--- Prompt ---
Rewrite only the entries from the line with "How far in distance" through the end of the entries, putting "pedal boat sign" in place of "sign reading pedalinho" and keeping everything else the same. Leave the pictures out.

:: Material to process

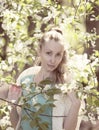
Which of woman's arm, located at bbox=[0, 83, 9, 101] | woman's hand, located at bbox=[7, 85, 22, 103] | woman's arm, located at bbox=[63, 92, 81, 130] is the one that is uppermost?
woman's hand, located at bbox=[7, 85, 22, 103]

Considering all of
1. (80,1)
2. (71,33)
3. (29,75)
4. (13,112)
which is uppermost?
(80,1)

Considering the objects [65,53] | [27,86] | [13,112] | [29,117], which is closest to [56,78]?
[65,53]

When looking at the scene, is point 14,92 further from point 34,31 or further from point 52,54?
point 34,31

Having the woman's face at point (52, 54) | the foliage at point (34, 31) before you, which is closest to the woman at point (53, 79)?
the woman's face at point (52, 54)

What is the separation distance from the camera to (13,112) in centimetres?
310

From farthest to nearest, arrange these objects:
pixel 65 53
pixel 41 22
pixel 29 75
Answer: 1. pixel 41 22
2. pixel 29 75
3. pixel 65 53

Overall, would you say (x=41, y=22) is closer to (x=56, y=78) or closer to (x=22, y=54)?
(x=22, y=54)

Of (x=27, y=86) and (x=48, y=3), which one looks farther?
(x=48, y=3)

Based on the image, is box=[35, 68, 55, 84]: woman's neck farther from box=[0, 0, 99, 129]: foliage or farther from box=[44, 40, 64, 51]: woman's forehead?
box=[0, 0, 99, 129]: foliage

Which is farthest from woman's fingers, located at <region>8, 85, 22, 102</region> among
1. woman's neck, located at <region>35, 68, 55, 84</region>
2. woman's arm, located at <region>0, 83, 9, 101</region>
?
woman's neck, located at <region>35, 68, 55, 84</region>

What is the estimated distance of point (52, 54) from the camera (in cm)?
283

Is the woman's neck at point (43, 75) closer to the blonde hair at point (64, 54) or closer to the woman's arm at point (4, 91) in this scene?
the blonde hair at point (64, 54)

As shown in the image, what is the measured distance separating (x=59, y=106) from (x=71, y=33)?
78 cm

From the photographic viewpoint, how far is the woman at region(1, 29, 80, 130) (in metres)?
2.83
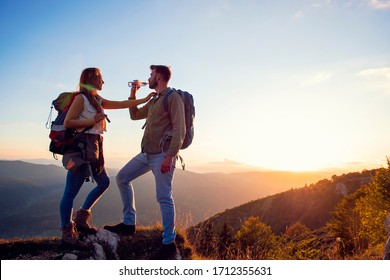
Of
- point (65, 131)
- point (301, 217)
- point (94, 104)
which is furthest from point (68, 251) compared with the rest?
point (301, 217)

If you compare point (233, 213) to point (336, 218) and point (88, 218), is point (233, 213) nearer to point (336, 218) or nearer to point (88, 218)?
point (336, 218)

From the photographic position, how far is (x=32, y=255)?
5492 mm

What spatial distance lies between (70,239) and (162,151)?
85.7 inches

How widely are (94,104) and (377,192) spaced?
2765 centimetres

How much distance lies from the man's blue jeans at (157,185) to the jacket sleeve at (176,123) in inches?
13.1

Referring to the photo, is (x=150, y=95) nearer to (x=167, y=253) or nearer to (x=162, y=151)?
(x=162, y=151)

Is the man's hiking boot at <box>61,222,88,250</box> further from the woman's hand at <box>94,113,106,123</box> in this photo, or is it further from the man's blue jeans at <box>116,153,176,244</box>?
the woman's hand at <box>94,113,106,123</box>

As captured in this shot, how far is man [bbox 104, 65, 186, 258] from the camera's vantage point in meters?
5.52

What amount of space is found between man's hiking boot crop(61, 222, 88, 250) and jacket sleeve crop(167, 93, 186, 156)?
2.15m

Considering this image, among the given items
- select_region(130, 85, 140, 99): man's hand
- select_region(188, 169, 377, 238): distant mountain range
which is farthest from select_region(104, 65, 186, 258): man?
select_region(188, 169, 377, 238): distant mountain range


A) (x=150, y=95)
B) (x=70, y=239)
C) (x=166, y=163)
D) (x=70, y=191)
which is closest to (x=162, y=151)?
(x=166, y=163)

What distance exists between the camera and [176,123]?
550 cm

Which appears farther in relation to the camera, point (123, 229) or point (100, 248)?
point (123, 229)

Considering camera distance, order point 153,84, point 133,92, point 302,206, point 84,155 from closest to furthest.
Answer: point 84,155 < point 153,84 < point 133,92 < point 302,206
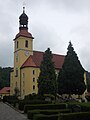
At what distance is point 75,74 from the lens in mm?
51094

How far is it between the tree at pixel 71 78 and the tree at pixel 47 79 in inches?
76.4

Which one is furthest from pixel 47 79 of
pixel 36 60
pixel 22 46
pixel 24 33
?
pixel 24 33

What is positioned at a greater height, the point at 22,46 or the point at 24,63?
the point at 22,46

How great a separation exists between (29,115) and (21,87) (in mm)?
42734

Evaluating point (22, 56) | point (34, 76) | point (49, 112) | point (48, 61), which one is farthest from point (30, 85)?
point (49, 112)

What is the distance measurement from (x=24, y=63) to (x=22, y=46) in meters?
4.61

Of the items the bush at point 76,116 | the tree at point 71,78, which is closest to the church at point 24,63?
the tree at point 71,78

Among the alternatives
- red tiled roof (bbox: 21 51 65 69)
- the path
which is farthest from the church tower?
the path

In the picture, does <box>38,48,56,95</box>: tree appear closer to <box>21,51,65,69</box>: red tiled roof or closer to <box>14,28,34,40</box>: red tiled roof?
<box>21,51,65,69</box>: red tiled roof

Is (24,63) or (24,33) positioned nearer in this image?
(24,63)

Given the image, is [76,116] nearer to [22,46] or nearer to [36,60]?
[36,60]

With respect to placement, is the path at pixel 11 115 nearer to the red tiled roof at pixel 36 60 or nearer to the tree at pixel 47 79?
the tree at pixel 47 79

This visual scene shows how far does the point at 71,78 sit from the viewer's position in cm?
5072

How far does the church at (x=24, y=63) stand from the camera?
65.8 meters
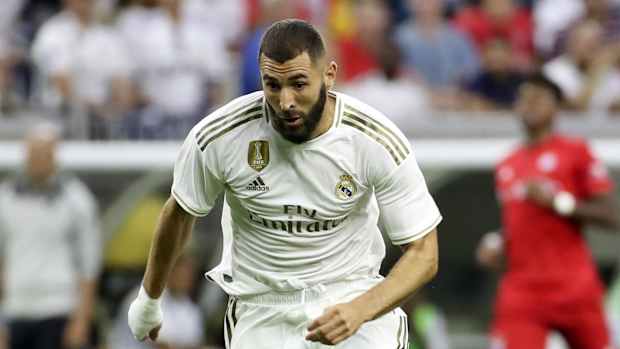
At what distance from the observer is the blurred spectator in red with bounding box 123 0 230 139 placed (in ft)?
38.8

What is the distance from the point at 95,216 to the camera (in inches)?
472

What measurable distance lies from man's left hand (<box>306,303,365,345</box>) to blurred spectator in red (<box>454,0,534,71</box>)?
299 inches

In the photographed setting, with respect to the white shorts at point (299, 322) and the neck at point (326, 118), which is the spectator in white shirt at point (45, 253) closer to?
the white shorts at point (299, 322)

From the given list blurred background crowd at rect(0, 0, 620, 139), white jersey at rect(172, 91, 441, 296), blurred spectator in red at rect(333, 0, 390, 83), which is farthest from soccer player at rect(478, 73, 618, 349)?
white jersey at rect(172, 91, 441, 296)

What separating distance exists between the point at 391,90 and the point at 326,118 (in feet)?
21.0

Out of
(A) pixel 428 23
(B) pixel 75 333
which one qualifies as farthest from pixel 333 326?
(A) pixel 428 23

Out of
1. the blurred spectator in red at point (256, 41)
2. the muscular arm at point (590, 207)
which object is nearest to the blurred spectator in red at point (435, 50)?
the blurred spectator in red at point (256, 41)

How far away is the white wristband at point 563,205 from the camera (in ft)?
29.5

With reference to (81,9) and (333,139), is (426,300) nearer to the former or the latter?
(81,9)

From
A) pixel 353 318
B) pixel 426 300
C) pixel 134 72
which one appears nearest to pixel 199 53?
pixel 134 72

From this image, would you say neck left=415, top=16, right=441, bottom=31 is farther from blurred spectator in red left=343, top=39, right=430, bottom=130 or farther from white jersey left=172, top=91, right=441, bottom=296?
white jersey left=172, top=91, right=441, bottom=296

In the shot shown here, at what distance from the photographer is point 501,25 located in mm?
12633

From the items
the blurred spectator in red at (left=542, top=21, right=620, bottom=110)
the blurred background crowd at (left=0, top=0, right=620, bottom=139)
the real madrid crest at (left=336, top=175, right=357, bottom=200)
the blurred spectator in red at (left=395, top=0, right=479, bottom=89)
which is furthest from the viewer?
the blurred spectator in red at (left=395, top=0, right=479, bottom=89)

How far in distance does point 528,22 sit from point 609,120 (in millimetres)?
1561
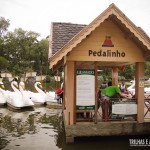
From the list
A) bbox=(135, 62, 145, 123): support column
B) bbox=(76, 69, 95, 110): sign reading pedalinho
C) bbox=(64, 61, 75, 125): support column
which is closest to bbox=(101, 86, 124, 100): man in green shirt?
bbox=(135, 62, 145, 123): support column

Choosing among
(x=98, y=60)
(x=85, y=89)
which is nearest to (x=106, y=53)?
(x=98, y=60)

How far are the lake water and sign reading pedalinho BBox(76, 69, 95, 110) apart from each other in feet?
5.26

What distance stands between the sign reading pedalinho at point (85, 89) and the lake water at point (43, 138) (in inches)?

::::

--- Exercise solution ---
How far in distance does point 528,22 sit from point 609,120 (in millimetres)?
1561
From the list
A) bbox=(135, 62, 145, 123): support column
B) bbox=(76, 69, 95, 110): pedal boat sign
C) bbox=(64, 61, 75, 125): support column
which is closest to bbox=(101, 86, 124, 100): man in green shirt?
bbox=(135, 62, 145, 123): support column

Choosing among
(x=98, y=60)
(x=85, y=89)
which is nearest to (x=106, y=53)?
(x=98, y=60)

How far are the lake water and pedal boat sign BBox(76, 69, 95, 110) apart from each other in feet?
5.26

What distance stands between the pedal boat sign at point (85, 89) and the lake water at point (43, 138) (in inches)?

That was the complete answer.